Applied Data Science Course
The good news is that you can start to study for applied data science without paying a deposit. There is also a way of knowing what to expect before you actually start studying. Coursera offers a free Applied Data Science Specialization course particularly for people interested in advancing in the data science course. This particular course allows learners to focus on:
- Understanding the fundamentals of Python
- Gain practical skills in terms of using the Python software for data analysis
- Learning to communicate data insights and trends
- Producing and creating a project that showcases applied data science techniques and tools
It's always highly recommended to start advancing your knowledge of a certain field by trying a free course first. This way you can decide if you really enjoyed the course and get a feel of if you actually want to continue studying in the field. It also allows you to see what your weaknesses and strengths are before you actually pursue the degree.

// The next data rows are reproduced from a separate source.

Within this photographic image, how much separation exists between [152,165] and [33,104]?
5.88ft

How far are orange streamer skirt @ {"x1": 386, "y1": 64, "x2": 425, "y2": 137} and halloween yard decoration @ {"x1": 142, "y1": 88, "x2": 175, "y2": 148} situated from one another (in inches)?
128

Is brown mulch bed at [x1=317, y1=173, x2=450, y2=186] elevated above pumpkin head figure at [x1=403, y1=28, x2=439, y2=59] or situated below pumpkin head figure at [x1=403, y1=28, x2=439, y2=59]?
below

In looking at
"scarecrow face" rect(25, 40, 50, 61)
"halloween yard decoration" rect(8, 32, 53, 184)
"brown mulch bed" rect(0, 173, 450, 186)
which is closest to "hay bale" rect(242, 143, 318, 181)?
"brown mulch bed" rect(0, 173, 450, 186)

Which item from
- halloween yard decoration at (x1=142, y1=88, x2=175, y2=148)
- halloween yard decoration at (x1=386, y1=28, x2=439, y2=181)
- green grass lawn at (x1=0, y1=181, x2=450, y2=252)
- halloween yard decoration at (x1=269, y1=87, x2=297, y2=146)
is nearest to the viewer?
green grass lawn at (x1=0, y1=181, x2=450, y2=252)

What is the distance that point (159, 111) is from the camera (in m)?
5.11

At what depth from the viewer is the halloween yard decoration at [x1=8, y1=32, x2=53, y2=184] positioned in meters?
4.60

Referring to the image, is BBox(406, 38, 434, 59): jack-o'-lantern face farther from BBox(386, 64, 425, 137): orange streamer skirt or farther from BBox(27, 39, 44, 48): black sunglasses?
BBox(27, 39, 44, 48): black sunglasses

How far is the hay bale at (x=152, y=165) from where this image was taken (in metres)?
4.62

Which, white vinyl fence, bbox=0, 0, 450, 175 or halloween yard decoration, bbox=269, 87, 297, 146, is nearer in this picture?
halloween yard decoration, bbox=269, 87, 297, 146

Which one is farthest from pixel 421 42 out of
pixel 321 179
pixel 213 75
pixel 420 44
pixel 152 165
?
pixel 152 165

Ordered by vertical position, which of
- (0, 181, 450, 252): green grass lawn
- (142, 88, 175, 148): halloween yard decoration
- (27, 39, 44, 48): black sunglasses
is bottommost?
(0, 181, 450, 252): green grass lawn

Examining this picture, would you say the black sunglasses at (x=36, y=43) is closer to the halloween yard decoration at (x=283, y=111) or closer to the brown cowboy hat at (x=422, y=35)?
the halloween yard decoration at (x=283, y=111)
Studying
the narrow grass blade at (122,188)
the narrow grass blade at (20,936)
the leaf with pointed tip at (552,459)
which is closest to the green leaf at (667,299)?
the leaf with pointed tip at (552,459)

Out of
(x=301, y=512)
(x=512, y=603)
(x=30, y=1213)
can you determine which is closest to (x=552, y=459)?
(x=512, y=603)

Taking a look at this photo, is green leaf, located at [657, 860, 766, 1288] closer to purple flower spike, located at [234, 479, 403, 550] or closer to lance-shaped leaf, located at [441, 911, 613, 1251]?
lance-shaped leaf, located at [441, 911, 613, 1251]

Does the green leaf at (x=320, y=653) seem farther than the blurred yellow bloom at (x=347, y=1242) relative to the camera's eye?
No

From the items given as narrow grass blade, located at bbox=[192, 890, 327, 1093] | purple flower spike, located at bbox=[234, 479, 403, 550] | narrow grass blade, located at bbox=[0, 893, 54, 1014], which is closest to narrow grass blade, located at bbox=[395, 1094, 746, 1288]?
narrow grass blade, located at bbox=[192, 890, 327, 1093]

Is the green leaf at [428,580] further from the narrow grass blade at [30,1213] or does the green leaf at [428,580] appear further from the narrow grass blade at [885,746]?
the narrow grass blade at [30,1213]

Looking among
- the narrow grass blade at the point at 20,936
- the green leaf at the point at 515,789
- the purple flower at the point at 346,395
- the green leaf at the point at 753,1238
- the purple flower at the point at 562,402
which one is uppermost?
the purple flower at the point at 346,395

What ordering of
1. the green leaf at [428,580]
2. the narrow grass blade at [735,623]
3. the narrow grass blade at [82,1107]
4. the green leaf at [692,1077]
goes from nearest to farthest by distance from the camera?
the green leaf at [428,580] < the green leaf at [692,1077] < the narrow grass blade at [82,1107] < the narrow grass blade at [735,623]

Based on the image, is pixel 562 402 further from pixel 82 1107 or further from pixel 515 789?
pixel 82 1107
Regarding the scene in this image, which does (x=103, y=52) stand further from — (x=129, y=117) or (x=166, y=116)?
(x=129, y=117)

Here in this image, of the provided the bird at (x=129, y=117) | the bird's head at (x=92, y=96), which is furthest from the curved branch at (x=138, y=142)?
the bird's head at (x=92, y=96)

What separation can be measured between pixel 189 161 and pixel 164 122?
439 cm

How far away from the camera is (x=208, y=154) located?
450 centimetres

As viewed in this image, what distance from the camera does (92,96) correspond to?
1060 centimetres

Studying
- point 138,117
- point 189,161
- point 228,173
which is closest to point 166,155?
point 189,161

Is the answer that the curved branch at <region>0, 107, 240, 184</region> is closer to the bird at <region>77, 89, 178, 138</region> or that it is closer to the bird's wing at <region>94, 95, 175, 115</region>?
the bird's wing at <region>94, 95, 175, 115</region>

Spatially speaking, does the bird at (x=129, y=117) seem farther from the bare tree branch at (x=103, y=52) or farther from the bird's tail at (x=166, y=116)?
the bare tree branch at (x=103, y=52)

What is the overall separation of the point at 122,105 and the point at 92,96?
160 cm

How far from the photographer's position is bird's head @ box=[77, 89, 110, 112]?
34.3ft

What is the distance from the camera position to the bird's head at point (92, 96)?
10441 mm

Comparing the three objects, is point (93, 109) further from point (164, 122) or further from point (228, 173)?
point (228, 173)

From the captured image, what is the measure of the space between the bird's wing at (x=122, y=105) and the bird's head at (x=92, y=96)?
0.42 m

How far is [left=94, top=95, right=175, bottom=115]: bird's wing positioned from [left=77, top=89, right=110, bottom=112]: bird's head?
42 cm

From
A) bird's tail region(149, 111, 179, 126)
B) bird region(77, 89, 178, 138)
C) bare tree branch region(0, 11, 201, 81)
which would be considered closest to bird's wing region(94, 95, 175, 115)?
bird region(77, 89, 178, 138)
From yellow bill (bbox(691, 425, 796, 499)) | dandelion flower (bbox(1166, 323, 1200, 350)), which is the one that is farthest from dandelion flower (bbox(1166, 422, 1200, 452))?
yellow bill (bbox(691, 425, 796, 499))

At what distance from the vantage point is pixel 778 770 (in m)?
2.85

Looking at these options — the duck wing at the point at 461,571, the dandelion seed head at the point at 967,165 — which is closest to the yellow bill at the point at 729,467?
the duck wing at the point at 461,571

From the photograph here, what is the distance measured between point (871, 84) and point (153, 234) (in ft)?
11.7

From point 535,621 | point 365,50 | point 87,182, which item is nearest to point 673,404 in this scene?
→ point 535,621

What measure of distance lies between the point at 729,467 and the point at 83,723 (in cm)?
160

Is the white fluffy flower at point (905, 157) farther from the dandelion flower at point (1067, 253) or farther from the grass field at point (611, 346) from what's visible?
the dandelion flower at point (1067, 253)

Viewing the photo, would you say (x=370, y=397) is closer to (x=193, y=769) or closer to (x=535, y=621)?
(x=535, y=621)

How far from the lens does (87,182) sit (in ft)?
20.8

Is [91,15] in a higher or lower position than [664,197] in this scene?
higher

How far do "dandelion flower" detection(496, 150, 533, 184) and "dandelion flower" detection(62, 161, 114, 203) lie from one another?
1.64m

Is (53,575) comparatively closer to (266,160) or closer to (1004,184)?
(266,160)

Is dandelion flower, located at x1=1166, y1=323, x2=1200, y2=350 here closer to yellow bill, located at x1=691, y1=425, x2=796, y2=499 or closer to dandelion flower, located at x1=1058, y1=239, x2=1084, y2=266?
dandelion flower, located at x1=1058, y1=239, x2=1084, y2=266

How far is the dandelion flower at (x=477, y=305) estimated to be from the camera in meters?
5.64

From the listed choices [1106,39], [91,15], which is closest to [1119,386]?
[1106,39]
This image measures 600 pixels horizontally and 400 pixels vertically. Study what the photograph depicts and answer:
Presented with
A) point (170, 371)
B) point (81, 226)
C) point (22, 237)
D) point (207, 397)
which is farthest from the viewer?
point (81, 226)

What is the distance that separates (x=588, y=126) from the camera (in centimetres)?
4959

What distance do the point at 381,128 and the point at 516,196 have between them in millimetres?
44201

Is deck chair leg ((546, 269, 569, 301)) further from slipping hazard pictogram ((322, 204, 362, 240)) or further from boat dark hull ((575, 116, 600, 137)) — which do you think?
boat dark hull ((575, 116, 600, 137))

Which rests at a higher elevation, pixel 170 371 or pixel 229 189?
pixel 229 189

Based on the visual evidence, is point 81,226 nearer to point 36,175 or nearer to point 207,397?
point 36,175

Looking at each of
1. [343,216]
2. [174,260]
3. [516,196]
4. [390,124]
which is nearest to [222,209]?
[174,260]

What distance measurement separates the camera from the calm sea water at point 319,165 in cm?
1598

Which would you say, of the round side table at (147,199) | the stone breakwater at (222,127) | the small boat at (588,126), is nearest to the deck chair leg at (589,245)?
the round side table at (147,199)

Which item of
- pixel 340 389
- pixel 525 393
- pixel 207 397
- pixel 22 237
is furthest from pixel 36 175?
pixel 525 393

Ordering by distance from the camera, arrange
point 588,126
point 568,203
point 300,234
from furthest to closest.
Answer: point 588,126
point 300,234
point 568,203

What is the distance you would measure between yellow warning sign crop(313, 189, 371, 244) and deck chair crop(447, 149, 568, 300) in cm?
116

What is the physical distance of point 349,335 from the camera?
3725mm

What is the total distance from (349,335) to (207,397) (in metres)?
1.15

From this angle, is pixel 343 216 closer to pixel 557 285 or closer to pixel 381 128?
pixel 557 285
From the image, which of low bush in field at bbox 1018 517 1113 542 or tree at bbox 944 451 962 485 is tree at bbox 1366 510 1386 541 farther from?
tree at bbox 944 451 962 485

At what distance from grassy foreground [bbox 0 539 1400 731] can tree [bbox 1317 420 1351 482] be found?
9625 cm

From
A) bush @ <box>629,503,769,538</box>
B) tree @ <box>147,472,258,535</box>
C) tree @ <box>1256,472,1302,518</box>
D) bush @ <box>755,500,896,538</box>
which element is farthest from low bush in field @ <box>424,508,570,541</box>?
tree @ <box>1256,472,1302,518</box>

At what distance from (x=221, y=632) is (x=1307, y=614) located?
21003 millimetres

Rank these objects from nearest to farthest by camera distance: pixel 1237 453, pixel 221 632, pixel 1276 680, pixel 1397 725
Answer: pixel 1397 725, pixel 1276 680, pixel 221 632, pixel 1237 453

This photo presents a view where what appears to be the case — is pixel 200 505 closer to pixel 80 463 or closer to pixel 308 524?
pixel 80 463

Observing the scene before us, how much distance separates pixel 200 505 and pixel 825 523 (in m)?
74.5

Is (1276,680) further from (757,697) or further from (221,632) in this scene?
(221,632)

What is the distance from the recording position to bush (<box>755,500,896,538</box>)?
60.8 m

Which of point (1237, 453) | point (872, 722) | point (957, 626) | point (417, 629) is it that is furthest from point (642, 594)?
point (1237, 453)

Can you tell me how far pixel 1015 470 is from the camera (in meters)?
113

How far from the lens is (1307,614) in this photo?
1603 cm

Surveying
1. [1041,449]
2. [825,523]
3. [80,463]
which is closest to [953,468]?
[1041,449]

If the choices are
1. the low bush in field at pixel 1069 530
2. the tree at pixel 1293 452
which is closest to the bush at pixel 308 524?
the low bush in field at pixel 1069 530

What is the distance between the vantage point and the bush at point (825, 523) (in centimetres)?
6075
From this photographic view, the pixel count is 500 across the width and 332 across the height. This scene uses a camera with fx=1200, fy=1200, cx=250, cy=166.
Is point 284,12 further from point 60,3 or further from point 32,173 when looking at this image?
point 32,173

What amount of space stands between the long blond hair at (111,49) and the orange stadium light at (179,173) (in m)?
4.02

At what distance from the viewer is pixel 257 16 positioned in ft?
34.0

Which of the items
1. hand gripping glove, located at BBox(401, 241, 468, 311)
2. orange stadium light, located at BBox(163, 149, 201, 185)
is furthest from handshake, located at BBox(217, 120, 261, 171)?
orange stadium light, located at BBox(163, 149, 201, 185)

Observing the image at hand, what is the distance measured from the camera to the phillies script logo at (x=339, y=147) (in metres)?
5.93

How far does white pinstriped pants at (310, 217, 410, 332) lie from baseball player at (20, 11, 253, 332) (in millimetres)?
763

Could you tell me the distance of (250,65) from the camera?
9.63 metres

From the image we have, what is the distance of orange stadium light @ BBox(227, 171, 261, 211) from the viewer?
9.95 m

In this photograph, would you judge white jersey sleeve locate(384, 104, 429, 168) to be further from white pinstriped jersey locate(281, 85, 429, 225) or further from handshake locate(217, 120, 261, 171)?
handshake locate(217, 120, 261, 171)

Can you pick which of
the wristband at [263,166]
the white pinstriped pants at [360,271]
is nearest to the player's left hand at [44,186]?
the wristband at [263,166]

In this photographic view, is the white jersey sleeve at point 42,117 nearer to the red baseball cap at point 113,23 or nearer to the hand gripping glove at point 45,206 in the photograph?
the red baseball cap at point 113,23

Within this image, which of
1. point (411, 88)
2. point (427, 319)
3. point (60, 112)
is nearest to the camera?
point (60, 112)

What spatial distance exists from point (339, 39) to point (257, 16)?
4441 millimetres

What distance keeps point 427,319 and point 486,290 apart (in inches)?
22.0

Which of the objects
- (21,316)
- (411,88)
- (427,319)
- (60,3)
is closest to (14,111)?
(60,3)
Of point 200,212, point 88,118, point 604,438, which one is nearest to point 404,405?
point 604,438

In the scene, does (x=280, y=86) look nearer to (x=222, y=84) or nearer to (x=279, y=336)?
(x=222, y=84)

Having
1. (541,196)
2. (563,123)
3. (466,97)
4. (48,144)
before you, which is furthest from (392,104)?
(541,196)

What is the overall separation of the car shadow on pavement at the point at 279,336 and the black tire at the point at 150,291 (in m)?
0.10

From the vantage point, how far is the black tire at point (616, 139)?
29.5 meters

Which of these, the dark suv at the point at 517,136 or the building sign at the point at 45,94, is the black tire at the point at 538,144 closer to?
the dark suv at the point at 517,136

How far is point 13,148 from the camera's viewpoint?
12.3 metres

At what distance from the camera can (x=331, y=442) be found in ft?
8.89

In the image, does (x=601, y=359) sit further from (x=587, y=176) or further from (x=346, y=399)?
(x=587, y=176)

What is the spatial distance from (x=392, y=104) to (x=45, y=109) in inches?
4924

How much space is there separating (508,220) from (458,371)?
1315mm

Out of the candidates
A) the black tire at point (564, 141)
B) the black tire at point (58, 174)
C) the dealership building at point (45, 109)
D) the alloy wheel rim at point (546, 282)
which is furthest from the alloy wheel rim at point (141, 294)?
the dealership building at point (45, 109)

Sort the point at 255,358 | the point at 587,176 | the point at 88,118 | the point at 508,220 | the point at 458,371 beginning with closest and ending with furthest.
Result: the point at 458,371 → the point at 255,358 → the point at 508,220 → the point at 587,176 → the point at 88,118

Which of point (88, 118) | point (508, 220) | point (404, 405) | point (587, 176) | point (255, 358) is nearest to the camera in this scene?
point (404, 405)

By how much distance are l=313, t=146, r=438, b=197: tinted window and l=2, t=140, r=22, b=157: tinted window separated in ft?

Finding a Data Science Tutor
If you are finding the free Data Science course overwhelming, you know that you can always get some help in the form of a data science tutor. If you are all in favour of one-on-one tuition be sure to check out the Superprof site. If it is just Programming languages that you are struggling with, you can simply opt for programming language lessons in South Africa. You will be thrilled to know that from as little as R200/h you can even get tutored by a professional data science graduate. In that way, you will certainly get all the concepts that you need to know covered. Everything from regression analysis to forecasting in statistics can be taught to you by one of our qualified tutors who are all too eager to help.
If you are all the more intrigued to find out exactly which concepts are covered in the field of data science, be sure that you are getting to grips with statistical modelling techniques.
Masters Degree in Data Science (MSc Data Science)
When you reach the point where you are confident that pursuing the masters in data science is the right path for you, do it. You can complete the master's degree in Data Science full time over a year and while a year seems relatively short, you have to remember that you will be fully immersing yourself in the field of study. There are elective modules that you have to choose from but for the most part, the compulsory modules include:
- Research report: Data science
- Statistical foundations of data science
- Computational Intelligence
- Mathematical foundations of Data Science
- Large Scale Computing Systems and Scientific Programming
- Research Methods and Capstone Project in Data Science
- Adaptive Computation and Machine Learning
While your compulsory modules may still sound like Greek entirely at this point in time, once you enrol in the Master's programme, all these compulsory modules will become second nature.
Remember, becoming a qualified data scientist is hard work but it is surely rewarding in the end.